• [TESTO ESTRATTO]
---------------

Questa, come le precedenti pizzerie del brand, vanta un progetto architettonico site specific realizzato da Rizoma in collaborazione con le Comunicattive, con le quali lo studio di architettura e interior design ha cooperato anche per la realizzazione dei precedenti locali.

La nuova pizzeria ospita 90 coperti – di cui 10 al bancone, di fronte alle 10 spine – in un ambiente completamente ristrutturato suddiviso in due grandi sale.

L’intonaco è stato eliminato per dare luce al mattone grezzo, mentre la boiserie color senape contribuisce a scaldare gli interni.

L’utilizzo dei colori caldi del legno delle sedie e del bancone, insieme al tessuto color ruggine scelto per le panche lungo le pareti, rende l’ambiente accogliente e confortevole.

La cucina è a vista, un tratto caratteristico dello stile Berberè, che pone al centro della scena l’arte di Berberè nella preparazione della pizza.

---------------

• [RECORD DEL DATASET]

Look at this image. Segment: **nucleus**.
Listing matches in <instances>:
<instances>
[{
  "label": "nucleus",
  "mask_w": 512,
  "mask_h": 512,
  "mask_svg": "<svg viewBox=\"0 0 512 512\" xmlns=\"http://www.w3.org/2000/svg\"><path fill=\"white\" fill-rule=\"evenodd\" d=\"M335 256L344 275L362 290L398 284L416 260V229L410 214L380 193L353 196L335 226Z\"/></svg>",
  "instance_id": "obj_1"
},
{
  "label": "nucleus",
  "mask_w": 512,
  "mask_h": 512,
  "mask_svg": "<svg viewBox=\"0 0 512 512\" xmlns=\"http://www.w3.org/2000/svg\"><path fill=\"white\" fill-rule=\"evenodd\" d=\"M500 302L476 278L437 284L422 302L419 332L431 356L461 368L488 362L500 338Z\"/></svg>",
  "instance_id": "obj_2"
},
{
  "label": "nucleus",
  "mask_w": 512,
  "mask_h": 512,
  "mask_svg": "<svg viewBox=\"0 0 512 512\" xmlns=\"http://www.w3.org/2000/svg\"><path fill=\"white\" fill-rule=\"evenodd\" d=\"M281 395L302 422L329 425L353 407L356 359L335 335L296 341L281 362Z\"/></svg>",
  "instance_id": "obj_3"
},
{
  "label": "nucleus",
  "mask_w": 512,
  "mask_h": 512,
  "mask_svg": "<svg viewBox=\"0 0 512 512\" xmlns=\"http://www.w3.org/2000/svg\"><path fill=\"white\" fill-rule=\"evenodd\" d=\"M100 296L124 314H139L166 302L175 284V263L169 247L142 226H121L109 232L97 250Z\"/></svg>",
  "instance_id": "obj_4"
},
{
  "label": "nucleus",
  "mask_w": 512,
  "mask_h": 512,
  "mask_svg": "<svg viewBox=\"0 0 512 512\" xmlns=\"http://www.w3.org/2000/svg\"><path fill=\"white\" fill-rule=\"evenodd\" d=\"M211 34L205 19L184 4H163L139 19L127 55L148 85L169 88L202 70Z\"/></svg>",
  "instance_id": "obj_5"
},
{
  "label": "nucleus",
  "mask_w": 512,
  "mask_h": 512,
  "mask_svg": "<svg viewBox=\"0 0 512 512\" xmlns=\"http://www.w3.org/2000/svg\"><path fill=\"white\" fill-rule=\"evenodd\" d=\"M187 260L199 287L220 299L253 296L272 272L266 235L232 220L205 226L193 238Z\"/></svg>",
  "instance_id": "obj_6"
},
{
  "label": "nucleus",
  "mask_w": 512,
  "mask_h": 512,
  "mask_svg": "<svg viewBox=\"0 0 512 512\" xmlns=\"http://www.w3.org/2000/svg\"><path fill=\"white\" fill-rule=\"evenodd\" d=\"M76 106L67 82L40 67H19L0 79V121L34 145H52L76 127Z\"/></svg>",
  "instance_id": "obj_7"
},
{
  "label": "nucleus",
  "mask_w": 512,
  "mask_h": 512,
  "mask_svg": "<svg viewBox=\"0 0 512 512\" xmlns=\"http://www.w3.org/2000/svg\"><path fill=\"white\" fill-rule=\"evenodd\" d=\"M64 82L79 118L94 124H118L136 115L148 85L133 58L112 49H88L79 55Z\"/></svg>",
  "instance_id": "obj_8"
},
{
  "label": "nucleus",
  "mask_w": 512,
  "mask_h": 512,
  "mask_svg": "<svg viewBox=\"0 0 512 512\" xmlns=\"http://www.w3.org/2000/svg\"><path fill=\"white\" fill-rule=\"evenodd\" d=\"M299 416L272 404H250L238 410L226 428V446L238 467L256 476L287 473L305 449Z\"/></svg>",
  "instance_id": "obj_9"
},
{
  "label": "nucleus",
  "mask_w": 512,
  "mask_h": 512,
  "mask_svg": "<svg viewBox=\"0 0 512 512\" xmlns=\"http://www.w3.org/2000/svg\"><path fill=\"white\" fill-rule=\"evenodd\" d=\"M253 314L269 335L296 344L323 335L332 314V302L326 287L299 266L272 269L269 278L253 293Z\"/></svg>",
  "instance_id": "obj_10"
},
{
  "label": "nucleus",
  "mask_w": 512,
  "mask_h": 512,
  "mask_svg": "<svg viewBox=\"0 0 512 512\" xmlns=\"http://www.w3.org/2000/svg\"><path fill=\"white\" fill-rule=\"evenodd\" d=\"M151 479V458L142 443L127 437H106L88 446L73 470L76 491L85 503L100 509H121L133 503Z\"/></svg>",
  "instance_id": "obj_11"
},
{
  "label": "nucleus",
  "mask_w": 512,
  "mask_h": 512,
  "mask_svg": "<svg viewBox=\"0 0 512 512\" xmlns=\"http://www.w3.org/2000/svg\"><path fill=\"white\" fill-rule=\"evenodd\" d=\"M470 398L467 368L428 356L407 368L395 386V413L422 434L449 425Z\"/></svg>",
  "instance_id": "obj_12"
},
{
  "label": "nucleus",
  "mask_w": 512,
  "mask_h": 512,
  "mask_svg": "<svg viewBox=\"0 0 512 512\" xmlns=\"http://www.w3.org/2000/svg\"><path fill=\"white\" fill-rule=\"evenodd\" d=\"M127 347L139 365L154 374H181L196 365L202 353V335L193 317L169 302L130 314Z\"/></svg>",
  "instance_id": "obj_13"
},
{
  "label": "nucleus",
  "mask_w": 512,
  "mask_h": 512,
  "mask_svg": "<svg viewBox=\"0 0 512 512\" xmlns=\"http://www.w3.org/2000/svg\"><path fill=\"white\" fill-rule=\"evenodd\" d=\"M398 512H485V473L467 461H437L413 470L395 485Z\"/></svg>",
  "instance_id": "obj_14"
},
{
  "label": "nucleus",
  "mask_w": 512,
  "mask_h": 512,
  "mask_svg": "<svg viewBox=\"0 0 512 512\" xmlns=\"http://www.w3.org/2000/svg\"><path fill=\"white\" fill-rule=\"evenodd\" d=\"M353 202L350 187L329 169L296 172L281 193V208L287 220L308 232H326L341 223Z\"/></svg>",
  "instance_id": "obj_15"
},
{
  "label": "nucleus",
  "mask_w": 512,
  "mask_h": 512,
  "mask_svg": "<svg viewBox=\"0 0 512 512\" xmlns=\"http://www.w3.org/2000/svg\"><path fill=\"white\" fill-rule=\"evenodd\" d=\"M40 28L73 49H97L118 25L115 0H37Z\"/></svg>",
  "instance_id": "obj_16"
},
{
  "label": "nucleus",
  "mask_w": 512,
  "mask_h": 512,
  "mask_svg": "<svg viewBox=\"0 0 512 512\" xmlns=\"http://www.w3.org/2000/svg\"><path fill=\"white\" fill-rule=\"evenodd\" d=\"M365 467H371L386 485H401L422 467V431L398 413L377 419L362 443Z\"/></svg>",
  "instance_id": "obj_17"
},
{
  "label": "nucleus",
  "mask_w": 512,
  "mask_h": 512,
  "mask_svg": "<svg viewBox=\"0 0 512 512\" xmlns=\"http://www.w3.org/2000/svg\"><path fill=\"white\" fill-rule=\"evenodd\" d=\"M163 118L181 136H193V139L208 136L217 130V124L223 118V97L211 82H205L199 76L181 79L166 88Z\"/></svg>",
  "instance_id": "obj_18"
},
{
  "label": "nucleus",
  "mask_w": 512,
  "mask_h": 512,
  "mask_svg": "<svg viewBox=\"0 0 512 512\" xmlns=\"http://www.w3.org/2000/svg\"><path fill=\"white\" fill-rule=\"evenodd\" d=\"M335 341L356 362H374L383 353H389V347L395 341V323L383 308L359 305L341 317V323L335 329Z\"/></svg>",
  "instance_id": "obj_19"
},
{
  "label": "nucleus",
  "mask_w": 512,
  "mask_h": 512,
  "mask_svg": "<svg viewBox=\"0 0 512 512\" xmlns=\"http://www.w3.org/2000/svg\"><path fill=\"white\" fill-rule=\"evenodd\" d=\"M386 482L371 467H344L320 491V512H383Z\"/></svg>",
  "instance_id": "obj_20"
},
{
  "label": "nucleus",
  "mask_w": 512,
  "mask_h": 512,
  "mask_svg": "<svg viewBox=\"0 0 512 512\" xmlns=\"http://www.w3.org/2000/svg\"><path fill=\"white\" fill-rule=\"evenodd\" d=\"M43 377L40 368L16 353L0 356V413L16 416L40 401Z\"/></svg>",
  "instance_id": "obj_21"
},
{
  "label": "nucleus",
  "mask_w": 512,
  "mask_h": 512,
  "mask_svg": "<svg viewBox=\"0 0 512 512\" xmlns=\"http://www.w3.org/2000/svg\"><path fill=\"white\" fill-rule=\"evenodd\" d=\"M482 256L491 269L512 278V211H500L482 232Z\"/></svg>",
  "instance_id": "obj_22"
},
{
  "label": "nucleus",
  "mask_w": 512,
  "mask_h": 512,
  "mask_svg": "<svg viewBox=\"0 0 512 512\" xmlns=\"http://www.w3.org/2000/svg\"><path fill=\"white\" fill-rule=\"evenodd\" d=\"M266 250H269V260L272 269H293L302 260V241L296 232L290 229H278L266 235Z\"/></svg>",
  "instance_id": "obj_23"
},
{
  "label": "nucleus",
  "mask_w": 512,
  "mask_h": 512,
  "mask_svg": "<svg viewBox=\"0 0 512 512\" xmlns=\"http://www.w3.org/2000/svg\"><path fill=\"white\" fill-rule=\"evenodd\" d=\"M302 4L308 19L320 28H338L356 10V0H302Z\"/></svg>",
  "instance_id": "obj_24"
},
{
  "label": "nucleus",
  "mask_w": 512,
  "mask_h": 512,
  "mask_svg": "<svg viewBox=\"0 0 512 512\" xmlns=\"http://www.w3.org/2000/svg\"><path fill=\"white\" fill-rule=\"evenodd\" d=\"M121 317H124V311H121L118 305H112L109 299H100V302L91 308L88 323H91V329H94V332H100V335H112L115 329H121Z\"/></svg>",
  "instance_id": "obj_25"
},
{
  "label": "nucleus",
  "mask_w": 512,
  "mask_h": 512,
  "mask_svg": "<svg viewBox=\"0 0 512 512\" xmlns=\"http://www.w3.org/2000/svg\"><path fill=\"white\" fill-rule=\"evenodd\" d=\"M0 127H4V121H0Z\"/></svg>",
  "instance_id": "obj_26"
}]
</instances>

---------------

• [DA FARE]
1. Nel testo estratto, qual è il motivo per cui è stato eliminato l'intonaco? Spiegalo in una, due o tre frasi.
2. Stampa dal testo estratto tutto ciò che va da "L’intonaco è stato" giù fino a "preparazione della pizza.", senza cambiare nulla.
Basati unicamente sul testo estratto.

• [SOLUZIONI PER ATTIVITÀ]
1. L'intonaco è stato eliminato per dare luce al mattone grezzo.

2.
L’intonaco è stato eliminato per dare luce al mattone grezzo, mentre la boiserie color senape contribuisce a scaldare gli interni.

L’utilizzo dei colori caldi del legno delle sedie e del bancone, insieme al tessuto color ruggine scelto per le panche lungo le pareti, rende l’ambiente accogliente e confortevole.

La cucina è a vista, un tratto caratteristico dello stile Berberè, che pone al centro della scena l’arte di Berberè nella preparazione della pizza.